My grandma had them. Other women in my life have had them. And I have them. Giant, annoying, in the way boobs. Boobs that also nourished my son.
Health Humor Life Parenting

Momma Told Me There’d Be Boobs Like This

My grandma had them. Other women in my life have had them. And I have them. Giant, annoying, in the way boobs. Boobs that also nourished my son.

By Jaycee Kemp of Running Through Water

I own 37 bras in 12 sizes. It’s complicated. I’ve grown weary of complicated. I’m 47.

When I was a little girl, I sat at my grandmother’s kitchen table and watched her float through the kitchen, preparing the foods that ultimately shaped memories of my childhood. She would skim the fat off the top of the chicken noodle soup boiling on the stove and plop it into mason jars to be saved for later to spread on rye bread. Her enormous, pendulous breasts would shimmy under her house coat, mirroring the gelatinous drippings with every shake of the spoon. There was this meat grinder she would clamp to the side of the table and feed boiled cow’s liver through the top and then furiously wind the crank to create play-doh-fun-factory snakes that oozed out of the front of the contraption in a big wooden bowl. I would watch the whole process incredulously as she seemed not to notice her boobs wrestling each other at her waist as if they were impish brothers pushing each other out of the way to get a turn at the crank. Grandma’s timing to get her meals on the table so everything came out hot at the same time still eludes me.  If only I had paid as close attention to her process as I did those mysterious, Eastern European old lady boobs that rolled under her schmattah with a mind of their own.

• _Data supplied_:
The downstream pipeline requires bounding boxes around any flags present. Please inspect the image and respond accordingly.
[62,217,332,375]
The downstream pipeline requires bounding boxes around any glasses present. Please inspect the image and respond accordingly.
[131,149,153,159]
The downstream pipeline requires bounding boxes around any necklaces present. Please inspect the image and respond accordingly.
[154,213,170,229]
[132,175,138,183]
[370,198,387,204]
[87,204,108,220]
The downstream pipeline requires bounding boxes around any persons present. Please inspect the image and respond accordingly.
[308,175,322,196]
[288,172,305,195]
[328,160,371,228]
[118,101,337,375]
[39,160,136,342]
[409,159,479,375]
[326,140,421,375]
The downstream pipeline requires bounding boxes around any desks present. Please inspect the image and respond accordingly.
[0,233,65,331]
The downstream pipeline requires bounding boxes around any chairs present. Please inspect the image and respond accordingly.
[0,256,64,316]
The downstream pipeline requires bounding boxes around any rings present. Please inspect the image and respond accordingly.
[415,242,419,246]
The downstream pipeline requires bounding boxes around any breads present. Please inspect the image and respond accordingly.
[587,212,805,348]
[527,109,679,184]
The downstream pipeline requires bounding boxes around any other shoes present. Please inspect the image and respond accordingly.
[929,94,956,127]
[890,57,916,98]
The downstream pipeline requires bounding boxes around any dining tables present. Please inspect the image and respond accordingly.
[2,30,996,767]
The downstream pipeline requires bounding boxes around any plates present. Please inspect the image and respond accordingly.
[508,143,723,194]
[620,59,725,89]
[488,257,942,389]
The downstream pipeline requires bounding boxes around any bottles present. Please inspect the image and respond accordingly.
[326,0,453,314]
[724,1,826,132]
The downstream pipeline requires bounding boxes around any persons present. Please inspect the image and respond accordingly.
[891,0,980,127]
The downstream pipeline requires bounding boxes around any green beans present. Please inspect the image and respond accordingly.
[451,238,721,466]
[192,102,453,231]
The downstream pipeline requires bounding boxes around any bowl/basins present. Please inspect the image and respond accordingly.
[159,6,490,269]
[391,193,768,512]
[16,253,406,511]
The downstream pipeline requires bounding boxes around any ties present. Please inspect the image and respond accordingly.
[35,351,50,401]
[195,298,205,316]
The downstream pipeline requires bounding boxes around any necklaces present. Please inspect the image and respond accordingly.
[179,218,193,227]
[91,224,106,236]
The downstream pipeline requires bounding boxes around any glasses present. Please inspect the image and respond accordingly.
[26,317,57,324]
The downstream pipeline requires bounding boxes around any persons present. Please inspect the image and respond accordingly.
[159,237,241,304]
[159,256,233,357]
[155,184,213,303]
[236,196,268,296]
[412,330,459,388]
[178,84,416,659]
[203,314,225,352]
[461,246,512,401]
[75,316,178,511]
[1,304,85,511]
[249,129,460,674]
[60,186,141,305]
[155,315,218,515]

• _Task requirements_: Translate this sentence from the humor piece into Spanish: "Grandma’s timing to get her meals on the table so everything came out hot at the same time still eludes me." The rows come from a different source than the humor piece.

• _Exercise output_: Todavía no logro entender cómo calculaba la abuela los tiempos para servir la comida en la mesa de modo que todo saliera caliente al mismo tiempo.